Records shown:

= Beginning of Section =

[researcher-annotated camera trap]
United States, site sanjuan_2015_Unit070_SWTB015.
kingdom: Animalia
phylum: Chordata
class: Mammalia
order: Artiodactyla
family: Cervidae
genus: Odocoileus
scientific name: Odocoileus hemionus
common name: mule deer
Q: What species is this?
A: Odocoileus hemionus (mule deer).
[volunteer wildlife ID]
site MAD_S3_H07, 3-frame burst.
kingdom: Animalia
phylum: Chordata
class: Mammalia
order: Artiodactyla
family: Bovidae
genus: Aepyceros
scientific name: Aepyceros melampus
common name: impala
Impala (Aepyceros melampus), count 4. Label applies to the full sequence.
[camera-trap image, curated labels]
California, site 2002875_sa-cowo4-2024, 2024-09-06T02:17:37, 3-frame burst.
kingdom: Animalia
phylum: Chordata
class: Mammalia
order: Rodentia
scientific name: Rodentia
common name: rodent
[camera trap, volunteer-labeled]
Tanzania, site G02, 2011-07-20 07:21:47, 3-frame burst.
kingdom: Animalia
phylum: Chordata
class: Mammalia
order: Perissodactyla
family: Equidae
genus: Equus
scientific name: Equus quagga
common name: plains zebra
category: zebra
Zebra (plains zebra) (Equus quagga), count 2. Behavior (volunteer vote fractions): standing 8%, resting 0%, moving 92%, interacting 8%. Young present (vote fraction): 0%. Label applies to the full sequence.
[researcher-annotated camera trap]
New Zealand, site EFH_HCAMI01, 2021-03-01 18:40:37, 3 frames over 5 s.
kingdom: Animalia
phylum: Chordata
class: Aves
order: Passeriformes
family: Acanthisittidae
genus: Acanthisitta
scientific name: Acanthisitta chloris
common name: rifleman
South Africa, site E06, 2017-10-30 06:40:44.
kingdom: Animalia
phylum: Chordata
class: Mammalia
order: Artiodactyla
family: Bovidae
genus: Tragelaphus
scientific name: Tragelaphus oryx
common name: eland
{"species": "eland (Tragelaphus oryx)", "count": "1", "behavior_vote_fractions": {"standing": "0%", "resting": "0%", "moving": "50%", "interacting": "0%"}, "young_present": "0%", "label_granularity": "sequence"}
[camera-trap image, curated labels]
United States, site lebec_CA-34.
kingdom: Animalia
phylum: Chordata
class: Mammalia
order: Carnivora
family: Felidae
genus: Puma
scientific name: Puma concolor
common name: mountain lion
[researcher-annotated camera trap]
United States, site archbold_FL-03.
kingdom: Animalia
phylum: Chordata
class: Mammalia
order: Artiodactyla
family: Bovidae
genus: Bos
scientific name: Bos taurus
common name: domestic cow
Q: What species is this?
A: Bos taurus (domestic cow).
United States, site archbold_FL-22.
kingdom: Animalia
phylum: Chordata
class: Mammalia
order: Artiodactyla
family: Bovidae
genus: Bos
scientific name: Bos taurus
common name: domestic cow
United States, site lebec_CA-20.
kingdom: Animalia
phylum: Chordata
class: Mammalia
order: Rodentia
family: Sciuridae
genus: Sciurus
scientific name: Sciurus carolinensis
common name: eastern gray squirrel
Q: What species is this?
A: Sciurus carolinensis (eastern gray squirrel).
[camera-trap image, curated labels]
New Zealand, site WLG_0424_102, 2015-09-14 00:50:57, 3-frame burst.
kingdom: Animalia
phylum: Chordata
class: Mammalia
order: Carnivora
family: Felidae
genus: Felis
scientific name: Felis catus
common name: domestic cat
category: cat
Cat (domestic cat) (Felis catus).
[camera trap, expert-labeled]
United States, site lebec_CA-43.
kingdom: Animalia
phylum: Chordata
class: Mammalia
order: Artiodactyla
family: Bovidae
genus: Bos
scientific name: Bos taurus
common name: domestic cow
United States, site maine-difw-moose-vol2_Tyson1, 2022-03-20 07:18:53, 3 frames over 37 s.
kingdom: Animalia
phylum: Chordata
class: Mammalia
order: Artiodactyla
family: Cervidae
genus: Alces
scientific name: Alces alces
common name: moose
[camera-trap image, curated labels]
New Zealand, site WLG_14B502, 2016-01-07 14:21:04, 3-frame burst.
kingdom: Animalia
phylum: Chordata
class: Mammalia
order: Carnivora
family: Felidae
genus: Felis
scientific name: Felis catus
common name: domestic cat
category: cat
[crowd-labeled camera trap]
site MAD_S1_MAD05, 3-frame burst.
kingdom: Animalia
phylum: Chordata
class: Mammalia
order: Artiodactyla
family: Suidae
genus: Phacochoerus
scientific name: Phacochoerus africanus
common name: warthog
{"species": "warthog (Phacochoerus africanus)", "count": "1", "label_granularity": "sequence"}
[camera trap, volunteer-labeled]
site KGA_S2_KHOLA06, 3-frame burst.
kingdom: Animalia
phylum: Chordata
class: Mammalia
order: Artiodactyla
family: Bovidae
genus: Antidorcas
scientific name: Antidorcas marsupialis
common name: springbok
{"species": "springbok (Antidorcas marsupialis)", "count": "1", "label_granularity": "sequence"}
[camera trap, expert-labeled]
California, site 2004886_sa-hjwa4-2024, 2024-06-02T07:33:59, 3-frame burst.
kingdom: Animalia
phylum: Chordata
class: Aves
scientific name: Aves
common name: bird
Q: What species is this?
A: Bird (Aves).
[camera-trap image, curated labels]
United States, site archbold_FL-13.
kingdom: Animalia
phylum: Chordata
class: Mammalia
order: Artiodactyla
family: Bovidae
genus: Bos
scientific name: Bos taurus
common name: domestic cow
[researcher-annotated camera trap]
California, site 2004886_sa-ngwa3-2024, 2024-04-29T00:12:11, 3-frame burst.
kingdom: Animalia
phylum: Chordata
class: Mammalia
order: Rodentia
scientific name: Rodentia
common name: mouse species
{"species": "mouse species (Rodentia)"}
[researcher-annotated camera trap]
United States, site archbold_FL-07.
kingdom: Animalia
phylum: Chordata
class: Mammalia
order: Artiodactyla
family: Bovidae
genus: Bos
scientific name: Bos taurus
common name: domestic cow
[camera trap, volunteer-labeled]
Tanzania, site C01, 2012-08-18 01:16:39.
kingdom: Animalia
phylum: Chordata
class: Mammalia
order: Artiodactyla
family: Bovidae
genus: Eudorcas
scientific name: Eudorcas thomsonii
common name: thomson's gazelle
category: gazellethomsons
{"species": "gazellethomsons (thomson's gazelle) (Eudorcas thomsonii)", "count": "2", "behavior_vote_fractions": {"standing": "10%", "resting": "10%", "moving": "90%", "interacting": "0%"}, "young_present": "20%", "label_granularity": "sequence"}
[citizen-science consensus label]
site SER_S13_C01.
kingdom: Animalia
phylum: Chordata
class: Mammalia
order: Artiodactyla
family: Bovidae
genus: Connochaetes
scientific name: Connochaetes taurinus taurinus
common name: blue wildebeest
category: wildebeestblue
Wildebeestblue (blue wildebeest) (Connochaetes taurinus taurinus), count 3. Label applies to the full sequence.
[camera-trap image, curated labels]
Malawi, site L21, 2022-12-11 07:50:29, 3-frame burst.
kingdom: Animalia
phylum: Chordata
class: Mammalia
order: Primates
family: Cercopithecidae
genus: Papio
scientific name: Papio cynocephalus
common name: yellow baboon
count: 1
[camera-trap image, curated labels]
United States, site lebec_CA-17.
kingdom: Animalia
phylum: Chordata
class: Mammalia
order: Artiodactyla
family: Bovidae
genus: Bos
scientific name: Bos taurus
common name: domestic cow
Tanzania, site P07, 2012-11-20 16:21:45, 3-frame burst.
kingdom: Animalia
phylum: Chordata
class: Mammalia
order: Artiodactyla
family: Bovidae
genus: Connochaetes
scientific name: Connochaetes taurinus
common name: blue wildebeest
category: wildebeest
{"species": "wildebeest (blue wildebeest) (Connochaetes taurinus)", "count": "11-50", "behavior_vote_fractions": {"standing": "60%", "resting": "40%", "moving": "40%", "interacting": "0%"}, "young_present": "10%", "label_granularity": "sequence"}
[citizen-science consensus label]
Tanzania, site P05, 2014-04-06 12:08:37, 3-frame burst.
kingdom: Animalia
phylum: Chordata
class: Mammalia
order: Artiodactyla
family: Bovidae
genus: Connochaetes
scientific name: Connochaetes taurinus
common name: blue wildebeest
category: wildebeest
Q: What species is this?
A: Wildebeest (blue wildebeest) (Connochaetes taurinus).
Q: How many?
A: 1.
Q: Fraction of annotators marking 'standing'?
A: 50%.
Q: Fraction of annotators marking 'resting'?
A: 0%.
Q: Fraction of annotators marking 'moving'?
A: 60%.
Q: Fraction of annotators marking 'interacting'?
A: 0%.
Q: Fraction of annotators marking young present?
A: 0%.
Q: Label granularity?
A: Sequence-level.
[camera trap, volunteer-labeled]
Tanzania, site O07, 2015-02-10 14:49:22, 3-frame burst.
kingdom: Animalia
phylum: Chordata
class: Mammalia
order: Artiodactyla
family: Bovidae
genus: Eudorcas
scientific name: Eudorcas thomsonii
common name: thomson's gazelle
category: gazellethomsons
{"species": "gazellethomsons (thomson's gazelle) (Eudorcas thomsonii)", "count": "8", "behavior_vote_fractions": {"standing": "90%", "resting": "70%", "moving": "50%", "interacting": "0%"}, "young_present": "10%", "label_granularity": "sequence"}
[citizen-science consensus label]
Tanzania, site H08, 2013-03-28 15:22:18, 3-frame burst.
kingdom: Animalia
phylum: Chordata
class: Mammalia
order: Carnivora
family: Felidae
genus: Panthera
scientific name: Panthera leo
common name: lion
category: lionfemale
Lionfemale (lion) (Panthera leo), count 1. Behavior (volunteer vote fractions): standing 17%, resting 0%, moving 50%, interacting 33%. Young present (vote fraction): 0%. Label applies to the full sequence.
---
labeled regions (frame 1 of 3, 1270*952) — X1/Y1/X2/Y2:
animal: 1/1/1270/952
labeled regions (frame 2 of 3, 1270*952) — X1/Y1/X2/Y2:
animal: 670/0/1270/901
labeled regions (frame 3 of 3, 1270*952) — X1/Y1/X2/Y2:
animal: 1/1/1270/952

= End of Section =

What to work on: In the records above, find the line containing "common name: mule deer" and restate word for word every line from the first through that one.

Response to this task:
[researcher-annotated camera trap]
United States, site sanjuan_2015_Unit070_SWTB015.
kingdom: Animalia
phylum: Chordata
class: Mammalia
order: Artiodactyla
family: Cervidae
genus: Odocoileus
scientific name: Odocoileus hemionus
common name: mule deer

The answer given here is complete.